The War Resisters League was formed in 1923 by men and women who had opposed World War I -- many of whom had been arrested for refusing to serve in the conflict -- and who shared the belief that all war is wrong, under all circumstances.

It's a philosophy the group has stuck with, uncompromisingly. While some on the political left believe certain wars can be justified, "we in the WRL don't believe that," Bickhart said. "War is a crime against humanity -- all war."

Many of the League's estimated 9,000 members practice "war tax resistance," refusing to pay federal taxes because, they argue, almost half of the national budget is spent on current and past wars, when obligations such as veterans' benefits and interest on military-related debt are accounted for. Some simply don't pay the taxes they owe; others deliberately keep their income below taxable levels.

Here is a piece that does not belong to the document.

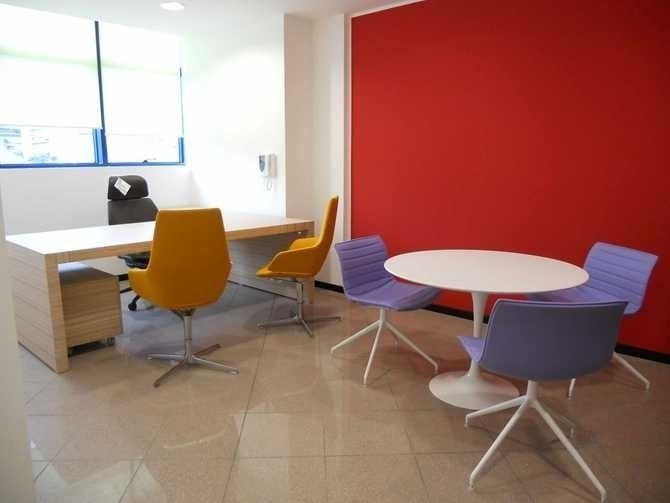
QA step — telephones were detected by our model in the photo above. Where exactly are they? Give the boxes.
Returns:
[258,153,277,177]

The group was heavily involved in the civil-rights movement in the 1950s and 1960s and played a central role in organizing the 1963 March on Washington. It was also a major organizer of protests against the Vietnam War, and a key player in the nuclear-disarmament campaign of the early 1980s.

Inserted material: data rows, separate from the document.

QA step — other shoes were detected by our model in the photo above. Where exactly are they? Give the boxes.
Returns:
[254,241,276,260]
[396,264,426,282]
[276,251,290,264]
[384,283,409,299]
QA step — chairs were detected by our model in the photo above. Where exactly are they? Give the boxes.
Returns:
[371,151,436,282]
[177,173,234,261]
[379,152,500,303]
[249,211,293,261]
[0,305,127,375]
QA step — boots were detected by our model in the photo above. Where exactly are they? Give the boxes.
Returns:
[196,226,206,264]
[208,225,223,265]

Today, the League works on "counter-recruitment," seeking to dissuade young people from enlisting in programs such as the junior ROTC, which predominantly targets poor minority youths. The group is also engaged in organizing against corporate globalization and participated in the Feb. 15 worldwide protests against war on Iraq.

The League's past involvement in the civil-rights movement reflects a belief that war and social justice are intimately connected, says Jameson. Every dollar spent on defense is money that could have been spent on education, youth centers, job training or meal programs. At the same time, poverty, crime and discrimination are all factors that can fuel wars, and they are in themselves forms of violence, the League holds.

Hard time for peace

Considering world events, it may seem as though the League has been fighting a losing battle for the past eight decades.

The United States is perhaps more militarized than ever, with the defense budget skyrocketing to record levels under the George W. Bush administration, thousands of nuclear missiles still on alert, and the Pentagon aiming to take the arms race into space. The United States has waged three wars in the past four years, and many more conflicts are raging around the world, fought to a large extent with U.S.-made weapons.

Still, the League's members aren't discouraged. If anything, the world situation makes the organization's work more needed than ever, Bickhart says.

"It's a hard time to be in the peace movement," he conceded. "But there's no more important time to be working than now."

Jameson, meanwhile, cites the Feb. 15 worldwide protests -- which drew more than 3,000 participants in Colorado Springs alone -- as a cause for optimism.

"The opposition to this most recent war on Iraq was so quickly brought together and so widespread," she said. "I think that was unprecedented, and I think it was a hopeful sign."